Personnellement, si je devais être honnête, le conflit n'est pas un sujet très agréable pour moi. C'est-à-dire que je n'aime pas vraiment les conflits. Je les ai rencontrés, bien sûr, les conflits dans ma vie, au boulot, et ailleurs. Les situations de conflits ne me plaisent pas beaucoup. Donc, j'essaie ou de les éviter ou de les confronter. De plus en plus, aujourd'hui, je me sens assez solide pour y aller. Mais, je parle pour moi.
Alors, pourquoi les histoires de conflits ? Justement, vu comment le conflit m’a parfois blessée, j’ai à cœur de l’accompagner. Je suis une personne autodidacte, j'ai grandi dans l'organisation, j'ai bossé 20 ans. Et, justement, même si je ne les aimais pas, j'ai quand même été dans des conflits au sein des équipes. C'était très inconfortable pour moi et ça m'empêchait d'être qui je suis. Ça m'empêchait de communiquer, etc.
Je pense fondamentalement que, quand je deviens accompagnante, j'accompagne ce qui m'a manqué, en fait. Ça m'a manqué d'avoir quelqu'un, quand j'étais au cœur d'un conflit, qui me dise : « Attends, il y a peut-être une autre manière de voir. Il y a peut-être quelque chose qui est blessé chez elle, etc. » Cette compréhension, j'aurais aimé qu'on me l'amène à un moment donné où ça me perturbait. Aujourd'hui, c'est comme si, avec tout ce que j'ai appris, avec cette pratique, on en reviendra tout à l'heure sur les Pratiques Narratives, j'ai à cœur de faire gagner un peu de temps aux gens et d'aller là où, justement, j'aurais aimé qu'on vienne aussi me visiter à un moment donné et m'amener à voir les choses un peu autrement.
Donc, voilà pourquoi ce thème. J'ai à cœur que les gens, dans les équipes, à un endroit où on passe beaucoup de temps dans le boulot, on puisse le faire sans avoir la boule au ventre, en pouvant exprimer ce qu'on a à exprimer, en pouvant être ce qu'on a envie d'être au sein des organisations. Pour moi, c'est de retrouver du dialogue entre nous, de lever ce qui dysfonctionne et de le faire ensemble. C'est ça qui me tient à cœur.
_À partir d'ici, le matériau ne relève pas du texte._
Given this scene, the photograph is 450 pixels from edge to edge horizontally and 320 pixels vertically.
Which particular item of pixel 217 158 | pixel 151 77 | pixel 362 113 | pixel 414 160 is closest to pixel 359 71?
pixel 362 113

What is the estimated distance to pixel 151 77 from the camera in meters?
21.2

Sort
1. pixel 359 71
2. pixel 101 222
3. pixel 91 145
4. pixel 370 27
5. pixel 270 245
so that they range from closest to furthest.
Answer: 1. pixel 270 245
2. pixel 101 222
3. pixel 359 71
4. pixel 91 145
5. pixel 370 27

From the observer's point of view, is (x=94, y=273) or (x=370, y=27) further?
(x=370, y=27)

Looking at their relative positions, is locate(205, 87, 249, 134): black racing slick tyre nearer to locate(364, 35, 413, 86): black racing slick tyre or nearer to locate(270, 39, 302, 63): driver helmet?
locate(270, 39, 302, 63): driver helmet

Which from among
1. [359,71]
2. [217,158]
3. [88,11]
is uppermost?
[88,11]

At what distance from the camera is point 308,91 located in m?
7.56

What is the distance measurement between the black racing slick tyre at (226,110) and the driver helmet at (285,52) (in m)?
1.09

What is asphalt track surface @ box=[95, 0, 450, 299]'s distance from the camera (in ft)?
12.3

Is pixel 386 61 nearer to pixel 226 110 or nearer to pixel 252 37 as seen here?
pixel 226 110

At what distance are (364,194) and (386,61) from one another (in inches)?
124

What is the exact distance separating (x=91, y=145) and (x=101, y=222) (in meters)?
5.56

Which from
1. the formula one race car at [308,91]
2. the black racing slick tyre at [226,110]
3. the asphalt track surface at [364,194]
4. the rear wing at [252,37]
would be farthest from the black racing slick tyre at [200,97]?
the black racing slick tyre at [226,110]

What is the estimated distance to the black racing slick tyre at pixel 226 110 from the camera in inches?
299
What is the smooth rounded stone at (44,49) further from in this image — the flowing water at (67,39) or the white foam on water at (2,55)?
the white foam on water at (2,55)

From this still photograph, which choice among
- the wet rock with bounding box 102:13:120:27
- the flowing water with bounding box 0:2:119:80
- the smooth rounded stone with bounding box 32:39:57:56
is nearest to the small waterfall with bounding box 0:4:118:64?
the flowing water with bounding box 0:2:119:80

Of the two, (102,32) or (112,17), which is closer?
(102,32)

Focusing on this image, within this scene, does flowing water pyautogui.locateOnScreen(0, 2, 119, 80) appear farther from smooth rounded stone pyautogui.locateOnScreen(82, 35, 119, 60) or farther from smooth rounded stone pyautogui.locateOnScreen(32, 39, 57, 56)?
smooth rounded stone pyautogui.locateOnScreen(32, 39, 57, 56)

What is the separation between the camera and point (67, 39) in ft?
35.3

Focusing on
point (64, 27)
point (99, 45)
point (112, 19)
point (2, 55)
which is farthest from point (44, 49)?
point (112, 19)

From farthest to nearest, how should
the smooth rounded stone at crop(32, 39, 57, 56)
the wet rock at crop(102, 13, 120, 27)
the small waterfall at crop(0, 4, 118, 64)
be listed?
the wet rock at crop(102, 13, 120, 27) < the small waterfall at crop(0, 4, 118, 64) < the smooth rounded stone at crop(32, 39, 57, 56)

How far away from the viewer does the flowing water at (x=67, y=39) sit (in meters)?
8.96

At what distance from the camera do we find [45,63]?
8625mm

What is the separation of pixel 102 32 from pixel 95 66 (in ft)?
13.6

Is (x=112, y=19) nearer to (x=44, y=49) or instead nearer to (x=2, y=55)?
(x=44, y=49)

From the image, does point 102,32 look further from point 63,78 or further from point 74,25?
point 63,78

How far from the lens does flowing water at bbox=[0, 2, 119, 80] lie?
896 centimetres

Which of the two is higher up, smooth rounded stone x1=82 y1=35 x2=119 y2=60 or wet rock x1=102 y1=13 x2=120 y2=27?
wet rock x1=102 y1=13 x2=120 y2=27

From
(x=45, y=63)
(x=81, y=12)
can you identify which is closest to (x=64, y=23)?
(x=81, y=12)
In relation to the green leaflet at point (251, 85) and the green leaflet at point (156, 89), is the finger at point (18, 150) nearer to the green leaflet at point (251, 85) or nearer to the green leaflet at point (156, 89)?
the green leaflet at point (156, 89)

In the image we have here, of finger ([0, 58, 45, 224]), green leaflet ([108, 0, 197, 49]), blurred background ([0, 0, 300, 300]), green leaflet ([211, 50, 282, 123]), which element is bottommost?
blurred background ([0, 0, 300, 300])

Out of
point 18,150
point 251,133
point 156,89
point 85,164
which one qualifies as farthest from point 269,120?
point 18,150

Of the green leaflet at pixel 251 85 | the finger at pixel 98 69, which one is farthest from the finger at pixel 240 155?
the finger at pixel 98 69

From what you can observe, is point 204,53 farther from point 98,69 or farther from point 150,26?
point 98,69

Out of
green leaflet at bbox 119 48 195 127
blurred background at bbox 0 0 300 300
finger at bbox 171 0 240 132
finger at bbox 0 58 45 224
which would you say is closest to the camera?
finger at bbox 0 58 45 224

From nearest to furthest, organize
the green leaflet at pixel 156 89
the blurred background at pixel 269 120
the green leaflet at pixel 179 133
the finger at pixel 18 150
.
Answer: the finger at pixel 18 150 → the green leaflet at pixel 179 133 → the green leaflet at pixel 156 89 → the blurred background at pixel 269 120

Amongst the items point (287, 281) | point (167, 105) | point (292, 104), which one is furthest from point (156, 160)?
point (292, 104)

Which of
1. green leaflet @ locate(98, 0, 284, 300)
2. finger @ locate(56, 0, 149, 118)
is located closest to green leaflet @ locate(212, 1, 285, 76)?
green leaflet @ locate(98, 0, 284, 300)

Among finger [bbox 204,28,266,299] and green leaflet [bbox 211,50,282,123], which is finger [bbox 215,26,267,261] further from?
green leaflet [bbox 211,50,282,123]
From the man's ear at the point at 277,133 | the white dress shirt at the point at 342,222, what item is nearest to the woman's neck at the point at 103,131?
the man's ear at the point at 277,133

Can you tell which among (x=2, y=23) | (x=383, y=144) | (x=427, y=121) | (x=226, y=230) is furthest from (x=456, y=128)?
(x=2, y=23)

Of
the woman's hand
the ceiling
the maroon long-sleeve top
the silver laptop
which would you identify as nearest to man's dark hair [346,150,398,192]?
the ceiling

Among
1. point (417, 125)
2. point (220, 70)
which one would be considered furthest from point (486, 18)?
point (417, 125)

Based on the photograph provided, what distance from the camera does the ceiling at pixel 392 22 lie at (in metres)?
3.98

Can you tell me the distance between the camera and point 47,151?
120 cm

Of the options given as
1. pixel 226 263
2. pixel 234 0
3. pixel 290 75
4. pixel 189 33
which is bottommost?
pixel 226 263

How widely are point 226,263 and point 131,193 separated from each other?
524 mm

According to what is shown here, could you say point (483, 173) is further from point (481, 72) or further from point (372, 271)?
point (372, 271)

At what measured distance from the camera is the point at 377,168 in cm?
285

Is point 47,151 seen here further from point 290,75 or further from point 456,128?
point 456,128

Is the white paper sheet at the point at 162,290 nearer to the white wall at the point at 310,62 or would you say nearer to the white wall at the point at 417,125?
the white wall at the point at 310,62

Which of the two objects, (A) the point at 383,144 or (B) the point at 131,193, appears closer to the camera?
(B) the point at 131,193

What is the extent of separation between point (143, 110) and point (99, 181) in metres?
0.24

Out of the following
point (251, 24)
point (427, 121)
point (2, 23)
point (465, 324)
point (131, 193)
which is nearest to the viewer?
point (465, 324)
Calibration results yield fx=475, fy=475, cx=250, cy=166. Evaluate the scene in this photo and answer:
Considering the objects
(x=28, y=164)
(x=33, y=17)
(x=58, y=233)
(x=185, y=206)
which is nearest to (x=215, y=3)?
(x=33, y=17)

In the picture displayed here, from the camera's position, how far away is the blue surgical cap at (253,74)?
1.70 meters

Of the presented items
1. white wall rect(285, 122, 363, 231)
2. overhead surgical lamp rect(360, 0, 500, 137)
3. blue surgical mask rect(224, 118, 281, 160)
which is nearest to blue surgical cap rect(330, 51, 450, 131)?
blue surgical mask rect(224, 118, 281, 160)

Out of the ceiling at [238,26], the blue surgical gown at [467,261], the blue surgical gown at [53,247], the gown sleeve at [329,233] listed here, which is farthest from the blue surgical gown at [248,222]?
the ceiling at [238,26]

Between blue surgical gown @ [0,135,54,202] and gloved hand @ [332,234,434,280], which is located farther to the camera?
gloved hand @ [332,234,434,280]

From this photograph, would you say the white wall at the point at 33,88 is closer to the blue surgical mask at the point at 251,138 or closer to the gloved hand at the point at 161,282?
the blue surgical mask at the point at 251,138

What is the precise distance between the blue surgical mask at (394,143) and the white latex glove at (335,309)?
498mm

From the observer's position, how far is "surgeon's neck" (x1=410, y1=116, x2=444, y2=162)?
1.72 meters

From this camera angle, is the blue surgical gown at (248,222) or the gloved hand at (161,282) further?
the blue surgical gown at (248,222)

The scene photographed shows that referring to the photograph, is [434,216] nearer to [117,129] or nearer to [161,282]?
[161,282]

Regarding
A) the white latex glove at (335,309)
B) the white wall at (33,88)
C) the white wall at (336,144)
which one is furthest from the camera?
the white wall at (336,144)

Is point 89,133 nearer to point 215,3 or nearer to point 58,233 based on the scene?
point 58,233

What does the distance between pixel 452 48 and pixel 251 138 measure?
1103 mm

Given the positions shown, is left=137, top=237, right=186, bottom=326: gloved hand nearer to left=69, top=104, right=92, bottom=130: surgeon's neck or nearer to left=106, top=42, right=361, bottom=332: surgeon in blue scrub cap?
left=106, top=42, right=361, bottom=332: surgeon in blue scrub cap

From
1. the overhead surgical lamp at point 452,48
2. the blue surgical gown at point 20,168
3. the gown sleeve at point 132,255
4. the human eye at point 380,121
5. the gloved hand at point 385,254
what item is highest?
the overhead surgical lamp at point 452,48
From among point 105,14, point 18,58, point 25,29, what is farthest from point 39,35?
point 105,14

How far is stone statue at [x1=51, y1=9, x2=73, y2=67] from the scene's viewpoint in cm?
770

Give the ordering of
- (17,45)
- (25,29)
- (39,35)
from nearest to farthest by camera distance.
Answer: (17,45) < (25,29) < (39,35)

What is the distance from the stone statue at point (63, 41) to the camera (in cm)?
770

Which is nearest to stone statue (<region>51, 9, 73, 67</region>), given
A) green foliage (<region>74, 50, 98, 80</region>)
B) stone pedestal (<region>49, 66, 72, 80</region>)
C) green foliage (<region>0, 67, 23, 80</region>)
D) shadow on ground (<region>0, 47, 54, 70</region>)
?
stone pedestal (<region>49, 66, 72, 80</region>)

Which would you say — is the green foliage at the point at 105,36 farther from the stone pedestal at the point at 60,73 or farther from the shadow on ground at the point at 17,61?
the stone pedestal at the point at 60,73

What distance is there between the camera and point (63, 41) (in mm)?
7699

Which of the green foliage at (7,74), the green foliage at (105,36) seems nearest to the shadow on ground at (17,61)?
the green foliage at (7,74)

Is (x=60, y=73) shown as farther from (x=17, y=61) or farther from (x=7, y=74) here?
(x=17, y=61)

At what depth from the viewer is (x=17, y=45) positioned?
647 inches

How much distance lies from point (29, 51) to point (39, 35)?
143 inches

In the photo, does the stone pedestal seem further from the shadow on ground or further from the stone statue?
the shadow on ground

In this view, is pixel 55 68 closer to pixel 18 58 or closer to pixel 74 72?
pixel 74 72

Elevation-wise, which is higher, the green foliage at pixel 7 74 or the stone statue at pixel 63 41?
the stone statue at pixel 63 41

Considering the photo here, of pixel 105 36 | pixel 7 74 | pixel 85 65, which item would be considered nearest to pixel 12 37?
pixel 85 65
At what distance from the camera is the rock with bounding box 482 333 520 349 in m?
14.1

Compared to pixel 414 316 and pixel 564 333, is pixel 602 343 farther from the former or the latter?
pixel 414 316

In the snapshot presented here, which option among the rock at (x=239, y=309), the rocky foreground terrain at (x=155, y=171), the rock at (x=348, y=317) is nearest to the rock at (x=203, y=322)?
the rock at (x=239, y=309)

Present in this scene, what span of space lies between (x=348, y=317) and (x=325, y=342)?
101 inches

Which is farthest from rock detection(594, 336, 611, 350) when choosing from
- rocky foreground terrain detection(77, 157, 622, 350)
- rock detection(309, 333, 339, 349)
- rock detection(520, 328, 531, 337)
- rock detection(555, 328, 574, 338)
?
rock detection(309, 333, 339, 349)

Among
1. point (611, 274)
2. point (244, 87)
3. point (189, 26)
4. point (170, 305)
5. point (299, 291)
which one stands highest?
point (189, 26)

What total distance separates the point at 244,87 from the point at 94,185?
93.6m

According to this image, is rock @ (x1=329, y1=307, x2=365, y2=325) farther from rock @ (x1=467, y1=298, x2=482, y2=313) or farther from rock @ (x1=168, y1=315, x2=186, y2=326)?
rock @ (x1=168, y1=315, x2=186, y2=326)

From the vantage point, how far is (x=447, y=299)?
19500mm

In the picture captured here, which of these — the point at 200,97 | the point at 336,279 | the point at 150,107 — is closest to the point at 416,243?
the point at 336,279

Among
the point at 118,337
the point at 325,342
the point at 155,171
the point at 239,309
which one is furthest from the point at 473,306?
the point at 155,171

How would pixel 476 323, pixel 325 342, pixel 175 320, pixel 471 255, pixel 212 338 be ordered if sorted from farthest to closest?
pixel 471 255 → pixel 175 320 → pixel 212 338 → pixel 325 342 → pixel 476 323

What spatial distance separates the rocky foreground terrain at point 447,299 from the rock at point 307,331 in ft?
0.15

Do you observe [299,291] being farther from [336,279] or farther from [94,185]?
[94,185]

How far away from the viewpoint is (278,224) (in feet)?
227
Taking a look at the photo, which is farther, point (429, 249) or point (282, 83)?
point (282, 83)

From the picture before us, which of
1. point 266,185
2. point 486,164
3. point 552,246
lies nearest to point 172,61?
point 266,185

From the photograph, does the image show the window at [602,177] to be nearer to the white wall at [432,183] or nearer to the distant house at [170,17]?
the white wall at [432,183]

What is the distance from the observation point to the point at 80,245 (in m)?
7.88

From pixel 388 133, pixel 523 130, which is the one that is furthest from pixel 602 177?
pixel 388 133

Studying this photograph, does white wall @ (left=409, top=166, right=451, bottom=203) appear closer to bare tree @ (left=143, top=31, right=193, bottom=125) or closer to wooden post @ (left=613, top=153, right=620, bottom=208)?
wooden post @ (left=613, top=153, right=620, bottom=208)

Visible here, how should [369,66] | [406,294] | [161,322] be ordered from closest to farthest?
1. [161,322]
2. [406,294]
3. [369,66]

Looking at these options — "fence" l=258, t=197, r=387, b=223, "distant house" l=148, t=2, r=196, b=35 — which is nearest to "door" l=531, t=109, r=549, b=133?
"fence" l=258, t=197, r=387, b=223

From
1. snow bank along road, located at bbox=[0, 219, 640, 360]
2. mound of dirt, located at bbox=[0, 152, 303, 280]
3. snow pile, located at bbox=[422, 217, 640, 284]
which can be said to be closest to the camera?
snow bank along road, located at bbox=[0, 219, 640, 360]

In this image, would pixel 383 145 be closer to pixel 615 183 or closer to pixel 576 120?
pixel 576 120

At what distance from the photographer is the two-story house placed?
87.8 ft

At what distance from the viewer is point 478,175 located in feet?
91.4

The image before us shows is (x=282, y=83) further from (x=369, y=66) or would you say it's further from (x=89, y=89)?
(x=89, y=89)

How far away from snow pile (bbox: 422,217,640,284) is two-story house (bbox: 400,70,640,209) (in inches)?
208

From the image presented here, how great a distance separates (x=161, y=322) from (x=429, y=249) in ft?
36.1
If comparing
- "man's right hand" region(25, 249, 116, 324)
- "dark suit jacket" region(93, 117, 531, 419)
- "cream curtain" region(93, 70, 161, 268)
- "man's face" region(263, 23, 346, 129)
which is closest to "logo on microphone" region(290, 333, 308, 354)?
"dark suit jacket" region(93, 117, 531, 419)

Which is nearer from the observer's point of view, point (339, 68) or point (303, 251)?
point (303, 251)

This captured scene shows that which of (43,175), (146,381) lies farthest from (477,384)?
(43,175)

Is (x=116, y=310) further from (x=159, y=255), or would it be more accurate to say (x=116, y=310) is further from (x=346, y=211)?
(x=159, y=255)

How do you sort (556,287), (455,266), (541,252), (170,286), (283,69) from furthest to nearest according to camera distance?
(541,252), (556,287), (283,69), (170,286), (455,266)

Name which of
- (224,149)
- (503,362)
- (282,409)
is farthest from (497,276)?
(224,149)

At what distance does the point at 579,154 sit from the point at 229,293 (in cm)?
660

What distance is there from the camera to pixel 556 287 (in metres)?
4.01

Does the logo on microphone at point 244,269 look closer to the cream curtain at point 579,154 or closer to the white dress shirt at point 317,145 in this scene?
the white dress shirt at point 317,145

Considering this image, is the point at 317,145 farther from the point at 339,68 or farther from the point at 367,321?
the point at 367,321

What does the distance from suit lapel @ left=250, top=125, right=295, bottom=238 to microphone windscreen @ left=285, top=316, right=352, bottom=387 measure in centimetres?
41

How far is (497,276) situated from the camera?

[00:08:50.360] – FO : C'est intéressant ce que tu dis, parce que ça résonne. Juste avant de démarrer le podcast, je te disais : « Mon histoire avec le conflit vient de loin pour moi. »
J'avais un papa qui était très, très conflictuel. J'ai commencé à développer cette croyance que le conflit était mauvais. Et effectivement, j'avais horreur du conflit. Moi, j'étais la Suisse ! J'étais la neutralité dans la famille. Et en fait, il y a un travail que j’ai fait. J'avais eu aussi une relation particulière avec la colère, comme si elle était mauvaise en elle-même.
Et j'en suis beaucoup revenue parce que je trouve que le conflit, c'est aussi l'opportunité de grandir ensemble. C'est une question de perspective et quelque part aussi de compétences. Si on donne les clés pour aborder des tensions, on évite d'arriver à des stades assez destructeurs du conflit. Dans ma carrière de coach, j'ai beaucoup travaillé sur l'intelligence relationnelle, pouvoir donner des clés pour dire : « Écoutez, le conflit, c'est normal, ça fait partie de la dynamique humaine et relationnelle. » En fait, c'est intégrer la régulation.
C'est pourquoi ça a résonné très fort quand tu m'as proposé de travailler sur ça. Puisque, de toute façon, c'est quelque chose que, chacune de son côté, travaille déjà beaucoup dans l’accompagnement.
Comment, d'un point de vue narratif, tu décrirais le conflit ? Qu'est-ce que c'est, pour toi, le conflit d'un point de vue narratif ?
[00:11:05.080] – DS : En t'écoutant, ça m'est venu aussi l'envie de partager autre chose. Depuis que je suis coach (2007-2008), j'ai accompagné un peu tout. Mais, je me suis aperçue que là où ça avait du sens pour moi d'être, c'est face à des gens qui souffrent. Là où je me sens utile, je ne l'ai pas choisi, mes pas mon guidé, face à ces publics, face à ces collectifs ou même ces gens en particulier qui ont besoin d'aide. Et les équipes en conflit ont besoin d'aide. Donc, c'est là où je me sens utile. Ça a un sens inouï pour moi d'être à cet endroit-là.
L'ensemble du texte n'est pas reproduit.